EDA Regression Exercise
Today, i will try Exploratory Data Analysis and regression with insurance data from Kaggle. Let’s take a look
import pandas as pd
import numpy as np
import matplotlib as plt
import seaborn as sns
%matplotlib inline
data = pd.read_csv("insurance.csv")
data.head()
age | sex | bmi | children | smoker | region | charges | |
---|---|---|---|---|---|---|---|
0 | 19 | female | 27.900 | 0 | yes | southwest | 16884.92400 |
1 | 18 | male | 33.770 | 1 | no | southeast | 1725.55230 |
2 | 28 | male | 33.000 | 3 | no | southeast | 4449.46200 |
3 | 33 | male | 22.705 | 0 | no | northwest | 21984.47061 |
4 | 32 | male | 28.880 | 0 | no | northwest | 3866.85520 |
Let’s see the structure and the context of the data.
Context
Machine Learning with R by Brett Lantz is a book that provides an introduction to machine learning using R. As far as I can tell, Packt Publishing does not make its datasets available online unless you buy the book and create a user account which can be a problem if you are checking the book out from the library or borrowing the book from a friend. All of these datasets are in the public domain but simply needed some cleaning up and recoding to match the format in the book. Content
Columns
age: age of primary beneficiary
sex: insurance contractor gender, female, male
bmi: Body mass index, providing an understanding of body, weights that are relatively high or low relative to height,
objective index of body weight (kg / m ^ 2) using the ratio of height to weight, ideally 18.5 to 24.9
children: Number of children covered by health insurance / Number of dependents
smoker: Smoking
region: the beneficiary's residential area in the US, northeast, southeast, southwest, northwest.

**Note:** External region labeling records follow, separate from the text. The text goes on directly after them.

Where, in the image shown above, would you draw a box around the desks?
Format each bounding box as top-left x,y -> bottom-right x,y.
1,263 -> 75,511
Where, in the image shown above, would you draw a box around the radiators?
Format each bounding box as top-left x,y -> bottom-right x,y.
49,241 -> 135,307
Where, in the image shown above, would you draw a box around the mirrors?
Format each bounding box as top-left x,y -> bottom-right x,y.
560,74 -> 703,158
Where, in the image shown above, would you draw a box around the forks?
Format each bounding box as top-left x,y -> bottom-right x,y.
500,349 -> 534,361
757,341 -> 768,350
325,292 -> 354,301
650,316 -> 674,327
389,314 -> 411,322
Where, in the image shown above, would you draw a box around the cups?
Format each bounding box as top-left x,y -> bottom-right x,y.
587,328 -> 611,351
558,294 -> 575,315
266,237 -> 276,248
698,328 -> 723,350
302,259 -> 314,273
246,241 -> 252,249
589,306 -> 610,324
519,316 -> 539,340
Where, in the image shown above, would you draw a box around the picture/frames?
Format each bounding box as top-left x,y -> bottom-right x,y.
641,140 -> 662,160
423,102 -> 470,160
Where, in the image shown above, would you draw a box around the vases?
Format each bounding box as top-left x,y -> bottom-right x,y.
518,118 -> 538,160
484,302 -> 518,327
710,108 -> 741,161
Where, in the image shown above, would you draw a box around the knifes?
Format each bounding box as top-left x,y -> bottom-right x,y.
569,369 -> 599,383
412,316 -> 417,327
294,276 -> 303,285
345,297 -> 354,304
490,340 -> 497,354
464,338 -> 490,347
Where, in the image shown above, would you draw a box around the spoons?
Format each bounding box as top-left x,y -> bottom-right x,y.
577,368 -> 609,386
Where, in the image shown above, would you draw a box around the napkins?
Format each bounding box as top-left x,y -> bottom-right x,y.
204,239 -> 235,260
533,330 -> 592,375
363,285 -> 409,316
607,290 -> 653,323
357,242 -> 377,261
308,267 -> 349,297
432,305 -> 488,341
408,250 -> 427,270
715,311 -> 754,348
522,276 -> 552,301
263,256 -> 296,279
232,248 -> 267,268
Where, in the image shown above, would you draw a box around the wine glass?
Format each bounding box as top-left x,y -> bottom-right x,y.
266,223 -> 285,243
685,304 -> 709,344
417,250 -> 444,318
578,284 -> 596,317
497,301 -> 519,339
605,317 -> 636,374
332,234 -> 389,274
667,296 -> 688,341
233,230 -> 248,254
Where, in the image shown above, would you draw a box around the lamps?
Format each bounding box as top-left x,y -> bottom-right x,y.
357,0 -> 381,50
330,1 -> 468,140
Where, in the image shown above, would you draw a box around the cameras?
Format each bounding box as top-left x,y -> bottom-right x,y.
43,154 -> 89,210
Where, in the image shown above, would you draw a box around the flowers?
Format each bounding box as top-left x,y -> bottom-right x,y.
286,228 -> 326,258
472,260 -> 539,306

charges: Individual medical costs billed by health insurance
data.isna().sum()
age 0
sex 0
bmi 0
children 0
smoker 0
region 0
charges 0
dtype: int64
Great! No missing values, let’s check the info and description
data.info()
<class 'pandas.core.frame.DataFrame'>
RangeIndex: 1338 entries, 0 to 1337
Data columns (total 7 columns):
# Column Non-Null Count Dtype
--- ------ -------------- -----
0 age 1338 non-null int64
1 sex 1338 non-null object
2 bmi 1338 non-null float64
3 children 1338 non-null int64
4 smoker 1338 non-null object
5 region 1338 non-null object
6 charges 1338 non-null float64
dtypes: float64(2), int64(2), object(3)
memory usage: 73.3+ KB
data.describe()
age | bmi | children | charges | |
---|---|---|---|---|
count | 1338.000000 | 1338.000000 | 1338.000000 | 1338.000000 |
mean | 39.207025 | 30.663397 | 1.094918 | 13270.422265 |
std | 14.049960 | 6.098187 | 1.205493 | 12110.011237 |
min | 18.000000 | 15.960000 | 0.000000 | 1121.873900 |
25% | 27.000000 | 26.296250 | 0.000000 | 4740.287150 |
50% | 39.000000 | 30.400000 | 1.000000 | 9382.033000 |
75% | 51.000000 | 34.693750 | 2.000000 | 16639.912515 |
max | 64.000000 | 53.130000 | 5.000000 | 63770.428010 |
sns.pairplot(data)
Based on pairplot, it seems that age have 3 category of insurance. The BMI seems lack of correlation with charges. I am still not sure that the amount of children really correlated with insurance charges. Let’s check out
sns.heatmap(data.corr(), annot=True, cmap="cool")
sns.boxplot(data['charges'])
We can see that there are many outliers in charges data. I expect that these outliers shows up in comparison to other categorical data
Now let’s check categorical feature one by one
sns.boxplot(data['sex'], data['charges'])
It seems the amount of charges is quite fair between male and female. But did you see that, it seems we have a lot of outliers here. Let’s check the other
sns.boxplot(data['smoker'], data['charges'])
The smoker is a affecting the amount of insurance charges by it looks. Also there are no outliers towards smoker
data['region'].value_counts()
southeast 364
northwest 325
southwest 325
northeast 324
Name: region, dtype: int64
Seems balanced, let’s check the boxplot
sns.boxplot(data['region'], data['charges'])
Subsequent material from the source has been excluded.